In 2015 many sources, including USA TODAY, Discover Magazine, and National Geographic, ran stories about the Opah fish (Lampris guttatus) being warm blooded.
Image Source: http://discovermagazine.com/2016/janfeb/58-meet-the-first-warmblooded-fish
Headline from USA TODAY 5/14/2015: First warm-blooded fish identified
In a discovery that defies conventional biology, a big fish that lives deep in the Pacific Ocean has been found to be warm blooded, like humans, other mammals and birds.

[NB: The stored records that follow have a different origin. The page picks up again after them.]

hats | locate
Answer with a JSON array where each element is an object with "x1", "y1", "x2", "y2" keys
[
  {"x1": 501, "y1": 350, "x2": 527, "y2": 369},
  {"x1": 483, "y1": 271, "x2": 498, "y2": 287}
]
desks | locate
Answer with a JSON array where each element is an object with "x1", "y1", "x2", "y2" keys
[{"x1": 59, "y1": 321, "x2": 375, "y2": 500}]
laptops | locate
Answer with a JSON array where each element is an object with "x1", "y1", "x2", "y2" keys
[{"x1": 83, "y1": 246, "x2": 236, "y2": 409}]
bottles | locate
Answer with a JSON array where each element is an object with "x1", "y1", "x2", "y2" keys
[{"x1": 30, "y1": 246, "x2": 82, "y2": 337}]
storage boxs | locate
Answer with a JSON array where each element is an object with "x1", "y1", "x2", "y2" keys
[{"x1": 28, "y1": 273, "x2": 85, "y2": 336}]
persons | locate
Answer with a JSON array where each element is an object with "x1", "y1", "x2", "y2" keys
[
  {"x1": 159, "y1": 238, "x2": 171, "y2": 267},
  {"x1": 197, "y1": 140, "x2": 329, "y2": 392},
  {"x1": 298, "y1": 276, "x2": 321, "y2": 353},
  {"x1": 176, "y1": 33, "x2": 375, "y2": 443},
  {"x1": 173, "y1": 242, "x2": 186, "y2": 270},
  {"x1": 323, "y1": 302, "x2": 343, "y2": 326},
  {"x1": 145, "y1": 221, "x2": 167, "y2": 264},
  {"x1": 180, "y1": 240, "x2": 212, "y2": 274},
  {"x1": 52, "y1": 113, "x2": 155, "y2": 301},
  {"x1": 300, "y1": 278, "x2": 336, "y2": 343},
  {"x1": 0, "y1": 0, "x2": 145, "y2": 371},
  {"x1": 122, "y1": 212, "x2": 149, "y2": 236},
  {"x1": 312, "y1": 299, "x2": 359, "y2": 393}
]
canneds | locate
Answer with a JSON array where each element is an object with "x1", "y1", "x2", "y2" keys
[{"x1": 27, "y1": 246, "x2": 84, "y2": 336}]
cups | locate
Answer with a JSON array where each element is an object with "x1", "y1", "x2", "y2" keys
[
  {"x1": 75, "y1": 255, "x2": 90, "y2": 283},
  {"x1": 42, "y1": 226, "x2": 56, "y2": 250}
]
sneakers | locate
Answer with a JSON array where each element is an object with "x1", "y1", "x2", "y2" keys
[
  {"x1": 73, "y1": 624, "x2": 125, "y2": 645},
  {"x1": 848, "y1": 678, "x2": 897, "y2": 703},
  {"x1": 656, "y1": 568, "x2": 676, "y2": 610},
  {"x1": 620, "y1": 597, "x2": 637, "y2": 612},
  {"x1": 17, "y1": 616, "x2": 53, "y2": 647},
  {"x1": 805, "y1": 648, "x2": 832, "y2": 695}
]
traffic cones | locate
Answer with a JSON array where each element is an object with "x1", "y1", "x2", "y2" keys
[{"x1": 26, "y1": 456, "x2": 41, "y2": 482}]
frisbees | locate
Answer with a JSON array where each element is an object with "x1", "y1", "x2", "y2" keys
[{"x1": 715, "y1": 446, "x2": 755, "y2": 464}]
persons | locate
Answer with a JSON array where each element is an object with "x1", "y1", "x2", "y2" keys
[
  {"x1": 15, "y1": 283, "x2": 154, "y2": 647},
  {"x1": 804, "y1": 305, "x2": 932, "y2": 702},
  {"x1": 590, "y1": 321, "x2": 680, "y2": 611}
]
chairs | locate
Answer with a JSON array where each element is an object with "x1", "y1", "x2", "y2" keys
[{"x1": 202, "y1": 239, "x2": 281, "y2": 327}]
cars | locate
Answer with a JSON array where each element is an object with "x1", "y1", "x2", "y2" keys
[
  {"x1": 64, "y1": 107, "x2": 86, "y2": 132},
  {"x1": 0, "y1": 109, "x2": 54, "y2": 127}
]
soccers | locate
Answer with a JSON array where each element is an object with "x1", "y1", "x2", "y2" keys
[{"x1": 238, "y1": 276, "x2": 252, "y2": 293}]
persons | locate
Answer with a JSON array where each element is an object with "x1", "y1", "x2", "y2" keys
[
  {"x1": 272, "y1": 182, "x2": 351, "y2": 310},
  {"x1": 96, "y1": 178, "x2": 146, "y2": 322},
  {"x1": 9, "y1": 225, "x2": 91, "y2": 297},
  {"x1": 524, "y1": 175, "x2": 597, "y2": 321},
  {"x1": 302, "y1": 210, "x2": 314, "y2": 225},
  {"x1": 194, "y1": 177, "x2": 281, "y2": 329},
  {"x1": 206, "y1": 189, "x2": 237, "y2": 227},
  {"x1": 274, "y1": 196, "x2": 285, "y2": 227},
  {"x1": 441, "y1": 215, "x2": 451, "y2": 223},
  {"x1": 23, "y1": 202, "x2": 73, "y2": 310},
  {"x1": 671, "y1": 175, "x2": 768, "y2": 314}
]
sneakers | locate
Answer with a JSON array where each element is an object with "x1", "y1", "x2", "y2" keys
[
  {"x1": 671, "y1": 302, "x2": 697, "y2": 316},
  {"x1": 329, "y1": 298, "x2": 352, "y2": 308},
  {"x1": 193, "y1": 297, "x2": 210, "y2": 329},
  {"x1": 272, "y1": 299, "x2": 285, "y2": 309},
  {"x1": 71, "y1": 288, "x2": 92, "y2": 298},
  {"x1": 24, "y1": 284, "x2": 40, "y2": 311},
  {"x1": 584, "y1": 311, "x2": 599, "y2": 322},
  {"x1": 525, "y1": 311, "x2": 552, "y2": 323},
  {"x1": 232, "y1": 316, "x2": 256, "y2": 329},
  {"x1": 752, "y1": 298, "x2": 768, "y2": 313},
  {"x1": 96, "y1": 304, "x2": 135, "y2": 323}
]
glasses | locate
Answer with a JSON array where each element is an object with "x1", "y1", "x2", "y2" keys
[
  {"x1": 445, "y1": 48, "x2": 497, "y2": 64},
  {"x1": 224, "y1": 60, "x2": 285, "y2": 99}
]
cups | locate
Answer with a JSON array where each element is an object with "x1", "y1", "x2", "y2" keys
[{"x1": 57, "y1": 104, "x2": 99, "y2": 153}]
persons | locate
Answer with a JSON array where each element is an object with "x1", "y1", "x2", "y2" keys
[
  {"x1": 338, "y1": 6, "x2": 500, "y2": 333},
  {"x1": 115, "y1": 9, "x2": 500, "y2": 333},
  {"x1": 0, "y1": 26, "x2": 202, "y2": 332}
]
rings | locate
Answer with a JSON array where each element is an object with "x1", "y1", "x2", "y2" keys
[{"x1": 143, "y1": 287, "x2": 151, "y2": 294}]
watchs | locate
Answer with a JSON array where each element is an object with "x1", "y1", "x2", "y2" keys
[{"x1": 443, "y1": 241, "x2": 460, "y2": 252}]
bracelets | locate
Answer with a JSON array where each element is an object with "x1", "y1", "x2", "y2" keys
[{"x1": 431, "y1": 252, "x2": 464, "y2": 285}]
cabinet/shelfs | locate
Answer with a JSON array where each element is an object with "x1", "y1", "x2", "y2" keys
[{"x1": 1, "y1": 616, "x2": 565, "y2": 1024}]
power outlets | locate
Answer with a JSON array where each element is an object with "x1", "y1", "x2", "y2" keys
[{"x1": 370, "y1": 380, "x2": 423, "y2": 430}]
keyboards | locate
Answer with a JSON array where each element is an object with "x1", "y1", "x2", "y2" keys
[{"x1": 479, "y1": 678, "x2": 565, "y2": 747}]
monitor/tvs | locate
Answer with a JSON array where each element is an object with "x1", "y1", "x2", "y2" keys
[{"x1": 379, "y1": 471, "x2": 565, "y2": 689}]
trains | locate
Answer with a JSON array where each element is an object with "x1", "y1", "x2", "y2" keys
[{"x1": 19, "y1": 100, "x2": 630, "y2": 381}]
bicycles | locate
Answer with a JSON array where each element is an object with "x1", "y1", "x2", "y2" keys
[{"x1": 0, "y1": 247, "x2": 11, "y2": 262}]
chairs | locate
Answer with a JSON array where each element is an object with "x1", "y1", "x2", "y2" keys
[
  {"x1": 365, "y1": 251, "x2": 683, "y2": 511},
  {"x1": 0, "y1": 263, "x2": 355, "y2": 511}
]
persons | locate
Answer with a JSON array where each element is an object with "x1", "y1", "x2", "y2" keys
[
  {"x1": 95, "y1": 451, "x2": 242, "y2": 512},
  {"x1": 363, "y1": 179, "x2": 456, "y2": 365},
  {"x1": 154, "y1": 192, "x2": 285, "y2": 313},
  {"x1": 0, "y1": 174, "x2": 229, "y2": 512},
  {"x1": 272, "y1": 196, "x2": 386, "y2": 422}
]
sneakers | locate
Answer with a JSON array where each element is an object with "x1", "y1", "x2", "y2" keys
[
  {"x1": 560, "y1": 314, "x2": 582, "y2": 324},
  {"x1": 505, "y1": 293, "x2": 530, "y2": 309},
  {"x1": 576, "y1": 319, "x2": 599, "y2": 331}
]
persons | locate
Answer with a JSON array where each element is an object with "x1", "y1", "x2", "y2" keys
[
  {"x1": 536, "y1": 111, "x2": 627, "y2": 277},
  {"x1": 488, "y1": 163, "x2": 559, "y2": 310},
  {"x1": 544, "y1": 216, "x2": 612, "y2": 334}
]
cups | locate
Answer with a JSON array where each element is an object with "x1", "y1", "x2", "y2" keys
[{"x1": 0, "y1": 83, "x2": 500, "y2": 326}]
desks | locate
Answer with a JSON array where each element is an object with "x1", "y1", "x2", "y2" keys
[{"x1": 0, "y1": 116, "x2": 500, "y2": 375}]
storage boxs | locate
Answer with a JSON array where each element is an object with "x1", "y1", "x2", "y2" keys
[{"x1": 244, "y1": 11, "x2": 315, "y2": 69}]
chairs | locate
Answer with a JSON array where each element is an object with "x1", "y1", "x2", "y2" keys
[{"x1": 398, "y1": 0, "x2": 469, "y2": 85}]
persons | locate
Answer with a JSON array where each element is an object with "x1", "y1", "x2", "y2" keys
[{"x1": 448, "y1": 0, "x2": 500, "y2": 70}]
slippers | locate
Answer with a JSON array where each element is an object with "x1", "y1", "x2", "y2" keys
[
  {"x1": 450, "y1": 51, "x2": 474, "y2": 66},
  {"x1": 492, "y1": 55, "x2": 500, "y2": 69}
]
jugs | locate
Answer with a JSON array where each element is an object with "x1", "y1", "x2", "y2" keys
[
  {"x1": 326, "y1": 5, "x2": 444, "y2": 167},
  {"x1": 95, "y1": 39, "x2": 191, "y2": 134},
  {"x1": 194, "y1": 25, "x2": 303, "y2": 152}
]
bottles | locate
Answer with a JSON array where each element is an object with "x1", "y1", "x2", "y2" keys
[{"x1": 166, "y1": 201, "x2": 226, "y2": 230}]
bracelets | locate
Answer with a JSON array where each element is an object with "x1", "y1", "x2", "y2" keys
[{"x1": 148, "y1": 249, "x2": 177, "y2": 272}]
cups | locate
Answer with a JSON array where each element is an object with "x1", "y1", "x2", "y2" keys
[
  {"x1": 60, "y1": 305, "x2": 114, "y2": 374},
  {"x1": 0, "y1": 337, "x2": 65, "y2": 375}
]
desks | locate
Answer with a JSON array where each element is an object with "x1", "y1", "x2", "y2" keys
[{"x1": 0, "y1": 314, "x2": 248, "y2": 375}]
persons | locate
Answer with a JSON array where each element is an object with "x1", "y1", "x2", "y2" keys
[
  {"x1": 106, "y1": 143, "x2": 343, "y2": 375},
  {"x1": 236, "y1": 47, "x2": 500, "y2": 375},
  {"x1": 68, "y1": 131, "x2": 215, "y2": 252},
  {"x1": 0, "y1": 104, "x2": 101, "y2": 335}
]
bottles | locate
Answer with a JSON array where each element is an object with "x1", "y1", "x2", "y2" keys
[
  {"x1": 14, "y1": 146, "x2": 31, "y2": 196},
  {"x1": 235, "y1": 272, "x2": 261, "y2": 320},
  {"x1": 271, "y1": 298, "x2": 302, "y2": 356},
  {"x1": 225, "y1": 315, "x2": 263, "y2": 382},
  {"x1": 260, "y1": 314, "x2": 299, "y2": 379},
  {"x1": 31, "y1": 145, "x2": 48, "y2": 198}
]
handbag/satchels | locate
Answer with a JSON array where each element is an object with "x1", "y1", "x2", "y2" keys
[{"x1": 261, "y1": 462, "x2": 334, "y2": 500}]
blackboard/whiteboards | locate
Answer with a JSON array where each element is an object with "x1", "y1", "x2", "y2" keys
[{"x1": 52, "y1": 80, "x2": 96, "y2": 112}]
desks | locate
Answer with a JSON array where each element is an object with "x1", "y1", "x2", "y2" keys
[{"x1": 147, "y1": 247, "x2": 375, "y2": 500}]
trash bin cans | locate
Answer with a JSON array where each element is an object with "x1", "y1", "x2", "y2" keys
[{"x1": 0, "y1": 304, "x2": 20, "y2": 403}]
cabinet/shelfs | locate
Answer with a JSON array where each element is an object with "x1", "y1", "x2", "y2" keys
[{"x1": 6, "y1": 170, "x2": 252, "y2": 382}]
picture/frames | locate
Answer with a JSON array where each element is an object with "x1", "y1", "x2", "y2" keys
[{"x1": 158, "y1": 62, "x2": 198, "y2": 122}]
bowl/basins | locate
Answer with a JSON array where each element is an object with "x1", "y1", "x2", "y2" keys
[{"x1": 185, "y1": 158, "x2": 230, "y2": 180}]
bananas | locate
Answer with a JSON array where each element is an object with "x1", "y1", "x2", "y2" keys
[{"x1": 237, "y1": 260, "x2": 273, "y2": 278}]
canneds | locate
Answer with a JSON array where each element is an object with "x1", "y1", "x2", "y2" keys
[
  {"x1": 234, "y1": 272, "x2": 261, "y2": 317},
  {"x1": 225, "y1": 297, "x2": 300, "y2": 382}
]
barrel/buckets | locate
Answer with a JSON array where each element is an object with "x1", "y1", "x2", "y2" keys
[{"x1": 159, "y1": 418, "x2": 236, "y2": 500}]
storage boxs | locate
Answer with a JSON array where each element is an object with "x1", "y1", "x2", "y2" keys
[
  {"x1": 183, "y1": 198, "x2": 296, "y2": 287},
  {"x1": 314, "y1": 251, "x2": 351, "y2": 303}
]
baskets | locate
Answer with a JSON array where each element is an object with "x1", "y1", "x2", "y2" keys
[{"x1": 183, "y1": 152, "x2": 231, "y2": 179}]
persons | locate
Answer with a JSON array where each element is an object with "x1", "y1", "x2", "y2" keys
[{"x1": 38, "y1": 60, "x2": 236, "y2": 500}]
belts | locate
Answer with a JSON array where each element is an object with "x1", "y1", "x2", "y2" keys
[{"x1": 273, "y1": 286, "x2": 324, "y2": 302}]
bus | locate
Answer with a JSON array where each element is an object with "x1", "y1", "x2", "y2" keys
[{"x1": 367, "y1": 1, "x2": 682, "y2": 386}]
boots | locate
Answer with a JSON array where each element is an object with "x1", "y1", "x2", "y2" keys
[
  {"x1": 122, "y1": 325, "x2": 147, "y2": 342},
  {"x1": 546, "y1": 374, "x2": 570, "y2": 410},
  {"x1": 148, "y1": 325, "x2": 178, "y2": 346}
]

Article from National Geographic 5/14/2015: Meet the Comical Opah, the Only Truly Warm-Blooded Fish
The opah’s wonderful nets are in its gills, and that makes all the difference. The blood vessels carrying warm blood from heart to gills flows next to those carrying cold blood from the gills to the rest of the body, warming them up. So, while a tuna or shark might isolate its warm muscles from the rest of its cold body, the opah flips this arrangement. It isolates the cold bits—the gills—from everything else.
This allows its huge pectoral muscles, which generate most of its heat, to continuously warm the rest of its body. It also keeps that heat with the help of thick layers of fat, which insulate the heart from the gills, and the pectoral muscles (which produce most of the animal’s heat) from the surrounding water.
According to the Merriam-Webster Dictionary warm blooded is defined as:
having warm blood; specifically : having a relatively high and constant internally regulated body temperature relatively independent of the surroundings
This definition seems to agree with the stories about the Opah fish being warm-blooded. However, it seems different from humans, mammals, and birds which generate and maintain body heat when muscles are at rest too. Are there different definitions of warm-bloodedness that would fit the Opah fish that is different from humans, mammals, and birds?